To answer your question, I knew many successful traders and 95% of them never traded on the floor. They were successful screen traders and some of which were 7 figure guys. Of the 100 or 150 guys I knew trading, just a few are left. I don't have an answer as far as what adjustment one has to make. I think Hft's know when the mkt is 'caught'....u cannot trade big and u need to limit the number of trades u make in a day. My point to my earlier posts is that there is always going to be changes in the mkt....it is your job to change. In the 90s it was the institutional money overwhelming locals, today it is Hft's, tomorrow it will be something else. You have to find your niche.
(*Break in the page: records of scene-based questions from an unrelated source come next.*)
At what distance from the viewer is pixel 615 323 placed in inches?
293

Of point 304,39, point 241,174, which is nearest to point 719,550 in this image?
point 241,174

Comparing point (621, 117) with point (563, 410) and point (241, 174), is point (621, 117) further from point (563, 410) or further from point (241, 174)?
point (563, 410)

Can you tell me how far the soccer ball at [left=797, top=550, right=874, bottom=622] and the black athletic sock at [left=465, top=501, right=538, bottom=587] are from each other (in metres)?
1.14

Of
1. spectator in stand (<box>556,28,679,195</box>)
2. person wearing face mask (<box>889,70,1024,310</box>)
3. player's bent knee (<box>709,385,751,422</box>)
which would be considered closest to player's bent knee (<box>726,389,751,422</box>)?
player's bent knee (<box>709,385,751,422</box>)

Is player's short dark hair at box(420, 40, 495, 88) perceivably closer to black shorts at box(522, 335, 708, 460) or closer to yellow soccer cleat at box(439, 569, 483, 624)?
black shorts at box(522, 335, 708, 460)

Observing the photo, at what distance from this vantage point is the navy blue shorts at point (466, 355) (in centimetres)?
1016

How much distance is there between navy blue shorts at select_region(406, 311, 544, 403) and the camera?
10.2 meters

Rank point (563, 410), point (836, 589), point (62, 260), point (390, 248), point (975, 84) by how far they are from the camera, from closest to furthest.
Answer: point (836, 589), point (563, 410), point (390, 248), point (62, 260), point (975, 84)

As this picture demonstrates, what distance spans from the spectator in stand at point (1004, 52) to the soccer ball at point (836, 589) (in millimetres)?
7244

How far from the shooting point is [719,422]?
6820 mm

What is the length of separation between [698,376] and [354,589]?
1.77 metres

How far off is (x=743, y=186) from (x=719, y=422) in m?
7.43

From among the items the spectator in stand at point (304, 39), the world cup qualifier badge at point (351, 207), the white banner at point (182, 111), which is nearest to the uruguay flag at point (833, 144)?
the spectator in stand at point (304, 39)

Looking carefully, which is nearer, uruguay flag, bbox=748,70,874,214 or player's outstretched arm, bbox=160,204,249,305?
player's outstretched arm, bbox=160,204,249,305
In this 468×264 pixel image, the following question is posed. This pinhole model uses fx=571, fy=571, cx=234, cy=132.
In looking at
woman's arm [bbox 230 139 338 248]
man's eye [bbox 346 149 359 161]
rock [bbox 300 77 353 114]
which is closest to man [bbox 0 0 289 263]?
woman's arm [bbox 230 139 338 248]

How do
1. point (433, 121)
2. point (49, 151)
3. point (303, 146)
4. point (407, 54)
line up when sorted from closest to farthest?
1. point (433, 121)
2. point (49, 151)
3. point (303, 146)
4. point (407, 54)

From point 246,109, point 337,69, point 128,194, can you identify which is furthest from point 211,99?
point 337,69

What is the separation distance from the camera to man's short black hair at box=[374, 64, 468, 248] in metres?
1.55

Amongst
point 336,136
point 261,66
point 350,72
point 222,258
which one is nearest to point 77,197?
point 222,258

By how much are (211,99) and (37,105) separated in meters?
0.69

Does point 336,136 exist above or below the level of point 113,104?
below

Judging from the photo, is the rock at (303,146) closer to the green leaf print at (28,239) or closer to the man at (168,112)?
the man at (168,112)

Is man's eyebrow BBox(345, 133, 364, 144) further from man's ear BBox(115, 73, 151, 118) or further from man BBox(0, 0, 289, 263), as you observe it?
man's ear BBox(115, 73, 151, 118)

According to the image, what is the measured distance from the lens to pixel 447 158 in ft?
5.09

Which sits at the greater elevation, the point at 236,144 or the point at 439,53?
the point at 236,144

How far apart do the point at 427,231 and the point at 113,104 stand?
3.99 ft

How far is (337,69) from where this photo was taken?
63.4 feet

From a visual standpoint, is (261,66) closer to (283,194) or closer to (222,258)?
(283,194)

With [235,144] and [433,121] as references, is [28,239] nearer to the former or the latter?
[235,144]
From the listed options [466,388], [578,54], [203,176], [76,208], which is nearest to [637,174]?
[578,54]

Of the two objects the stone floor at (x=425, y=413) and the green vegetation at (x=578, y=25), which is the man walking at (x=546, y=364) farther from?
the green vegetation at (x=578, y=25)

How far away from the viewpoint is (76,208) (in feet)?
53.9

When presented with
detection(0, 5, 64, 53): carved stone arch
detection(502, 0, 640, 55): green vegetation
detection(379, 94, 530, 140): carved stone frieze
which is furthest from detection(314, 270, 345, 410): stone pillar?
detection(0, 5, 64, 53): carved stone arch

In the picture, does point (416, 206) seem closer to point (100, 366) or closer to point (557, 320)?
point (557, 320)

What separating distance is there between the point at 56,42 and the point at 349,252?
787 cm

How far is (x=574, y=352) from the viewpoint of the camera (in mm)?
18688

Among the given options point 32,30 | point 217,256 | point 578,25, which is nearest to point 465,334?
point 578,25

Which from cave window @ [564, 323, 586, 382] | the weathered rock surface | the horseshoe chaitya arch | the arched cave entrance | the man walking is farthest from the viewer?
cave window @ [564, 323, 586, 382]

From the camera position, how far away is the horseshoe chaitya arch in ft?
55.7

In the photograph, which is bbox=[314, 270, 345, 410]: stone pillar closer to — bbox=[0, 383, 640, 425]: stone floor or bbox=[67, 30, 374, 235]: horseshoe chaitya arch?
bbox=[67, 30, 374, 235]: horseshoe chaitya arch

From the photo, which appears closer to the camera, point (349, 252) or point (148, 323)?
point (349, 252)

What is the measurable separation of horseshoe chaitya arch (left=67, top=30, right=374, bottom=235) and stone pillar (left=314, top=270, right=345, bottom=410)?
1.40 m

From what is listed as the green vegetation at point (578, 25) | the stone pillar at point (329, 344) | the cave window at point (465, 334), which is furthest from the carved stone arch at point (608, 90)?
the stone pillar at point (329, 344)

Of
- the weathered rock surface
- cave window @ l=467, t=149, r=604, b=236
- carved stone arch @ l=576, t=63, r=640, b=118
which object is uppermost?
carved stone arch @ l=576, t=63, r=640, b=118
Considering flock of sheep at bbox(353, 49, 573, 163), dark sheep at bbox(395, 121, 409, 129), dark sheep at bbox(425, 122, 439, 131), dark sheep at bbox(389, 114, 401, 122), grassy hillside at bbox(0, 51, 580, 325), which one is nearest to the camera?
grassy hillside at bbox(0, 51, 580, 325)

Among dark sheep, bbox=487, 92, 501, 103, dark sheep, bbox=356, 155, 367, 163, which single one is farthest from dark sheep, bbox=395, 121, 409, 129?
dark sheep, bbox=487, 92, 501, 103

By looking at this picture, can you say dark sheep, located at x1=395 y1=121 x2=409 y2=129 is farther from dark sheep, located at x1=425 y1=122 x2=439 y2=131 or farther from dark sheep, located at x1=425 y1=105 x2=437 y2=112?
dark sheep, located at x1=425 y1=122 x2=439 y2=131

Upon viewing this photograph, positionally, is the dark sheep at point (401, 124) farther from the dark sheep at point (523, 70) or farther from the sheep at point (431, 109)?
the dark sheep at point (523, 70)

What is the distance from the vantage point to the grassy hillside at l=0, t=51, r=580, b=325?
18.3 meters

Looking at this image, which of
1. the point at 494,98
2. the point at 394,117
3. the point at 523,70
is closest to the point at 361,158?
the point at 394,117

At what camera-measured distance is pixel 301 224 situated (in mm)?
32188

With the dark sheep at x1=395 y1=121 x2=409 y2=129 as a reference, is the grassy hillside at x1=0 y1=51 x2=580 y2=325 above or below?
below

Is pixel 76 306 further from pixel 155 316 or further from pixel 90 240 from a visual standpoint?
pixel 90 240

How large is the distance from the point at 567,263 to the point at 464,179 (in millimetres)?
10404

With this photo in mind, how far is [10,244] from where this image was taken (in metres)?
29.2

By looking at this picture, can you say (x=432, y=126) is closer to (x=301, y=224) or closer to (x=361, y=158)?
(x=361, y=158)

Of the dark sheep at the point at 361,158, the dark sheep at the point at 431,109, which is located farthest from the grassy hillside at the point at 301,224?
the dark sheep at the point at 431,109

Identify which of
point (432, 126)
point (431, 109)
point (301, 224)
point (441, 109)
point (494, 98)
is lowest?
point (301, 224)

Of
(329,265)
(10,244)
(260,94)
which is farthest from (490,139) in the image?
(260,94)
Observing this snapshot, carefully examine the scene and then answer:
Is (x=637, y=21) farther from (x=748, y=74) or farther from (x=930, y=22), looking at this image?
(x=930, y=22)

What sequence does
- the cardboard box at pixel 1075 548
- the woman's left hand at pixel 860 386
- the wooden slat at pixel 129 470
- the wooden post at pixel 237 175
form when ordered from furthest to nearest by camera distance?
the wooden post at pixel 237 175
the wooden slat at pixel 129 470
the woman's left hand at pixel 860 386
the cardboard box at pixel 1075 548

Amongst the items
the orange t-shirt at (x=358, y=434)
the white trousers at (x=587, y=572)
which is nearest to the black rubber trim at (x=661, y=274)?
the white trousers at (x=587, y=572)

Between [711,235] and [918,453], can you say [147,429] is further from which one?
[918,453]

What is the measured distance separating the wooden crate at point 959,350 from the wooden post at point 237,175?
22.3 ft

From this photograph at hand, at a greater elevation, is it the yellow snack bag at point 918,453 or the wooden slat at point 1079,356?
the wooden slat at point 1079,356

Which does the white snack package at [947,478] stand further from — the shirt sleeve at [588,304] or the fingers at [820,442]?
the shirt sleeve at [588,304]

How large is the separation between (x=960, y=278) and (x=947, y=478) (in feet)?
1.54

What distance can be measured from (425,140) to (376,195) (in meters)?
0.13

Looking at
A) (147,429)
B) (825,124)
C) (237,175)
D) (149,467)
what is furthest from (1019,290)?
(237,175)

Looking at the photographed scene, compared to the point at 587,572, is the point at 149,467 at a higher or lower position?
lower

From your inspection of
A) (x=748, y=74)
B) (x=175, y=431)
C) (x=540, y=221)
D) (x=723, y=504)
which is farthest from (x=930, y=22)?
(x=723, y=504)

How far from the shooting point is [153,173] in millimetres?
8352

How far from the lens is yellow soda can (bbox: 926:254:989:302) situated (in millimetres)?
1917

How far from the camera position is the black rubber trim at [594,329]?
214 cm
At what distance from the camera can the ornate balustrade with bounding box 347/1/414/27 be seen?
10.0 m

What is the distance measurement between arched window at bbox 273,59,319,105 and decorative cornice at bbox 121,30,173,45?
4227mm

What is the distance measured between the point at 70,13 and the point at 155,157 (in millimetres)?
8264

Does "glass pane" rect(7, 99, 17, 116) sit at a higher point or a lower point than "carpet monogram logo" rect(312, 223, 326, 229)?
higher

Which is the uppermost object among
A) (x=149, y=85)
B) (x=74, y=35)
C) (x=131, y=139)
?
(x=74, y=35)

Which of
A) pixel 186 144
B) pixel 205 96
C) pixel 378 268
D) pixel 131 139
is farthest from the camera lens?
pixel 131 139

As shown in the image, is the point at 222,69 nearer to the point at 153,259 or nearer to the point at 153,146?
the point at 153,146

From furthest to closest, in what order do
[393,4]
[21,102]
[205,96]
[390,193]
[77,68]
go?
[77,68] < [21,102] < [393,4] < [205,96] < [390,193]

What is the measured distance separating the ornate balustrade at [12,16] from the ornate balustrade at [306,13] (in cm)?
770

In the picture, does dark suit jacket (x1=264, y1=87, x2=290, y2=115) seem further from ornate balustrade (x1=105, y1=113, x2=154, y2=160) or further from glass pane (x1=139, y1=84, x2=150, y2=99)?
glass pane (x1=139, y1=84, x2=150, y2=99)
Bottom line for traders I knew, they did not have much difficult making the transition to electronic trading (in fact many prospered). However, very few have been able to adapt to the era of Hft's (which also includes the era of QE and the financial crisis)

outstanding comments, thanks!

two issues,

1) are any of those traders you knew, possibly on futures.io (formerly BMT), or know about it? When I left off the prop equities desk(s) at quite a few different firms, all closed and failed because of both the basket trading being substantially more profitable (baskets, ETF's, changing over to Eminis) and HFT's dominating key stocks, we all scattered and don't keep in touch either.

2) it might be insightful to discuss more about YM and NQ trading, and why those two vehicles are better than the common ES, TF, CL variety. I prefer the EMD over the afore mentioned contracts.